PROVINCIA DI FERRARA

COMUNICATO

Titolo III - Decisione relativa alla procedura di VIA concernente il progetto di potenziamento di impianto di lavorazione pomodoro e impianto di trattamento delle acque reflue derivanti

L'Autorita' competente Provincia di Ferrara comunica la deliberazione           
relativa alla procedura di VIA concernente il progetto: potenziamento           
di impianto di lavorazione pomodoro e impianto di trattamento delle             
acque reflue derivanti.Il progetto e' presentato da: ditta Le Due               
Valli Srl.                                                                      
Il progetto e' localizzato: territorio comunale di Ostellato.                   
Il progetto interessa il territorio del comune di Ostellato e della             
provincia di Ferrara.                                                           

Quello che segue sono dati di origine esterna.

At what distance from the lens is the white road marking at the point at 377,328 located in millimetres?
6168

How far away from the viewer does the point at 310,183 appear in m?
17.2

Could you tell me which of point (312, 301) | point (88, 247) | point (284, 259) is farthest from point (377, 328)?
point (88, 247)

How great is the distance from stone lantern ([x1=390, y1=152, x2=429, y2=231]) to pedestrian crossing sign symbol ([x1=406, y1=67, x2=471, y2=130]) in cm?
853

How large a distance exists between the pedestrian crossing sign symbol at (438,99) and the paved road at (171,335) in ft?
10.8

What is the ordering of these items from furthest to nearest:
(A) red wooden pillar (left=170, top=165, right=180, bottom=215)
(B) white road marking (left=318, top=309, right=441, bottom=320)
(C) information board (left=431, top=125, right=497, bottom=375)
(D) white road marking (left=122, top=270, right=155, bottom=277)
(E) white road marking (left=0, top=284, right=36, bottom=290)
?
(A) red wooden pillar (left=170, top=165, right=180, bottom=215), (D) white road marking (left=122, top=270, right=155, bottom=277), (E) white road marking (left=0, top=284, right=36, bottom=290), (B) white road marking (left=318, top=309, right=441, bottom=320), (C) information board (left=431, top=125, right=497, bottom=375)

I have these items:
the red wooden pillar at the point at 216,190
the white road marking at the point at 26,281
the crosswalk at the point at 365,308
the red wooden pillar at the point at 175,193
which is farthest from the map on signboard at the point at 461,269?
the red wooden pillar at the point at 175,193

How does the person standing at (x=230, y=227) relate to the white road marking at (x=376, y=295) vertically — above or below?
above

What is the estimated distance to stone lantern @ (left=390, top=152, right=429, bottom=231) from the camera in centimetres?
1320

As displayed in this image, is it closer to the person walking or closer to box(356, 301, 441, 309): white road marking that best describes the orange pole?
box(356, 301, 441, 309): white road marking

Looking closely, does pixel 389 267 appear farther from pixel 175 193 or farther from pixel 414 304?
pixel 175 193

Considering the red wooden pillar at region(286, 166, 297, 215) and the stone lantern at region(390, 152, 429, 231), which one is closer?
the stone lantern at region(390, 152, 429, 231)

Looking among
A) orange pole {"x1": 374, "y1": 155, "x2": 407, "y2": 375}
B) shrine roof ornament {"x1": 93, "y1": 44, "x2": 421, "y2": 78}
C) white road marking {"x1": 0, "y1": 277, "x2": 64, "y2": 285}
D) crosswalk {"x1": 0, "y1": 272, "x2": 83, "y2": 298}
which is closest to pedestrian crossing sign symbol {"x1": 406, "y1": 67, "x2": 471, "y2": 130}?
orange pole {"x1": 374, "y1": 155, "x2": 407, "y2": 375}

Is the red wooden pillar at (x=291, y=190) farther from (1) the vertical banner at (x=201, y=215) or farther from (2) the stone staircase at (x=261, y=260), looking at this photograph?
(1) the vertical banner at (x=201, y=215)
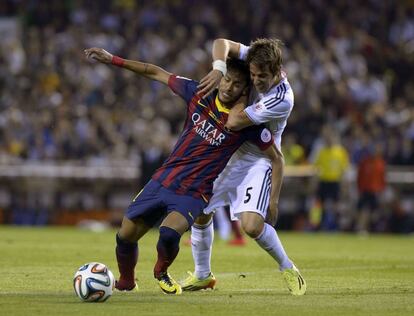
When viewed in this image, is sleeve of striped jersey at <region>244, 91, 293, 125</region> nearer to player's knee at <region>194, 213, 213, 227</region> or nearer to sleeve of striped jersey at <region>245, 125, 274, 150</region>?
sleeve of striped jersey at <region>245, 125, 274, 150</region>

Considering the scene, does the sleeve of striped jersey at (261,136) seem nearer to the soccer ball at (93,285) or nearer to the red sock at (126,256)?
the red sock at (126,256)

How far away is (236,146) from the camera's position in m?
10.0

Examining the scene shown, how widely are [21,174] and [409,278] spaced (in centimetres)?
1418

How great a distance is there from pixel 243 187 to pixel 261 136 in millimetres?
575

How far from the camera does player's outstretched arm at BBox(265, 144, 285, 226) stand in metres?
9.97

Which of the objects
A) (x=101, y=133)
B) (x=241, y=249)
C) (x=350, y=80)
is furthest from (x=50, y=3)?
(x=241, y=249)

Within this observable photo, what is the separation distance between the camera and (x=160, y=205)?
973 cm

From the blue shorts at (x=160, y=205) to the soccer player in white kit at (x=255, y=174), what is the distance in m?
0.47

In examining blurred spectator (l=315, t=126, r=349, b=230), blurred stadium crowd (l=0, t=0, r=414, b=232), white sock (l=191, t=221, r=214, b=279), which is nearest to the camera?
white sock (l=191, t=221, r=214, b=279)

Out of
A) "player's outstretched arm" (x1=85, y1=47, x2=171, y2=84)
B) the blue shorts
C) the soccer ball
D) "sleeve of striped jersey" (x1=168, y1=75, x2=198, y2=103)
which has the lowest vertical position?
the soccer ball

Ai sensi del Titolo III della L.R. 18 maggio 1999, n. 9 come                    
modificata dalla L.R. 16 novembre 2000, n. 35, l'Autorita' competente           
Provincia di Ferrara - Ufficio VIA con atto G.P. n. 267/68542 del               
5/7/2005, rettificato con atto G.P. n. 272/73043 del 19/7/2005, ha              
assunto la seguente decisione:                                                  
delibera:                                                                       
- di rettificare con DGP n. 272/73043 gli errori materiali di                   
trascrizione e numerazione contenuti nella deliberazione di G.P. n.             

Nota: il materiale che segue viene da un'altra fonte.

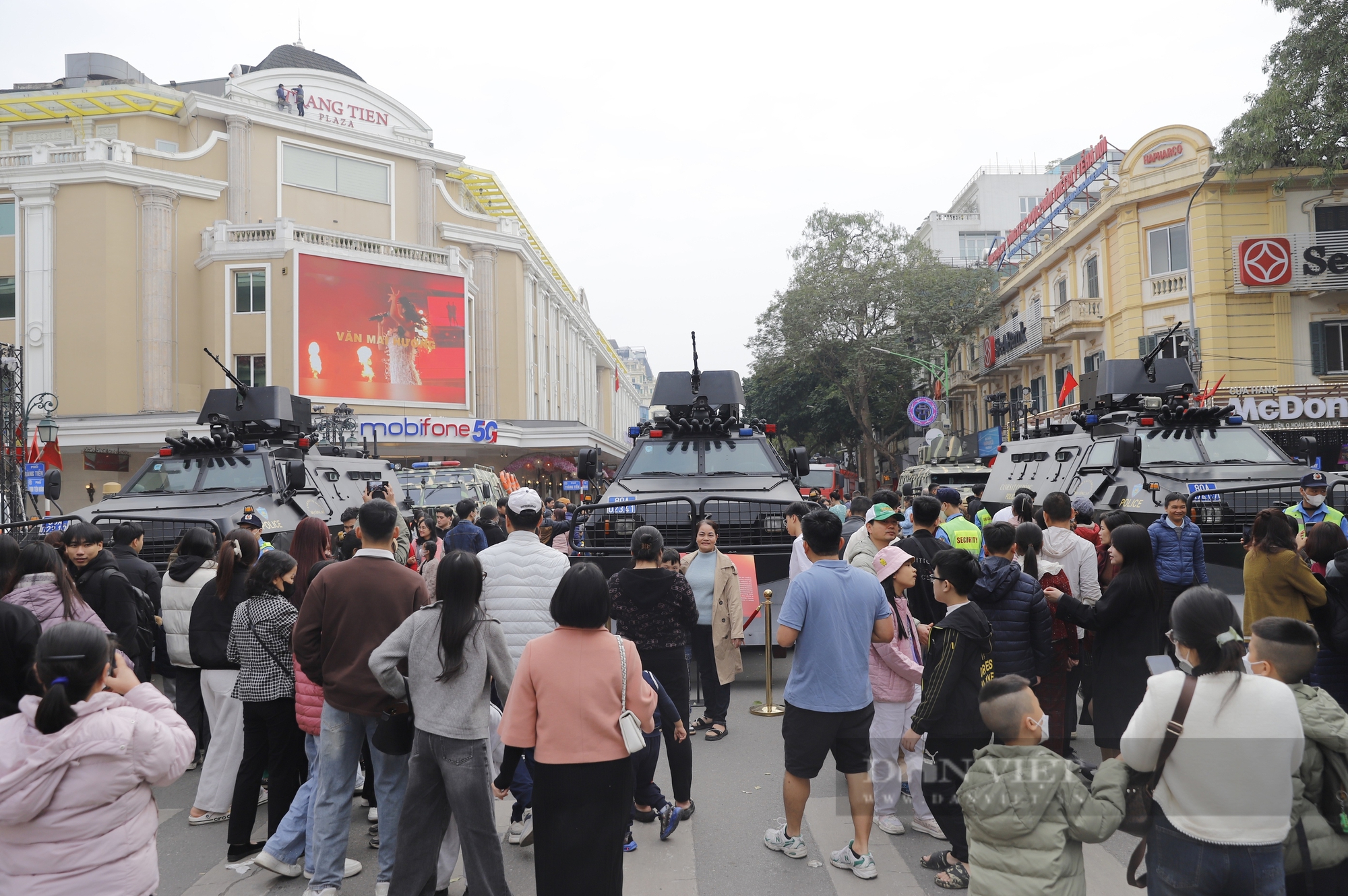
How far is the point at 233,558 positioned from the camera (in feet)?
17.4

267/68542 del 5/7/2005, avente ad oggetto "Decisione in merito alla             
procedura di VIA per il progetto di potenziamento dell'impianto di              
lavorazione pomodoro e dell'impianto di trattamento delle acque                 
reflue nel territorio comunale di Ostellato presentato dalla Societa'           
Le Due Valli Srl. L.R. 9/99, Titolo III" e di approvare la                      
conseguente nuova stesura dei suddetti punti, che viene di seguito              
estensivamente riportata:                                                       
A) la data di attivazione dell'impianto di lavorazione del pomodoro             
per la potenzialita' di 520 q.li/h deve essere comunicata con 10                
giorni di anticipo al Servizio Risorse idriche e Tutela ambientale              
della Provincia di Ferrara, all'ARPA - Sezione provinciale di Ferrara           
e al Comune di Ostellato.                                                       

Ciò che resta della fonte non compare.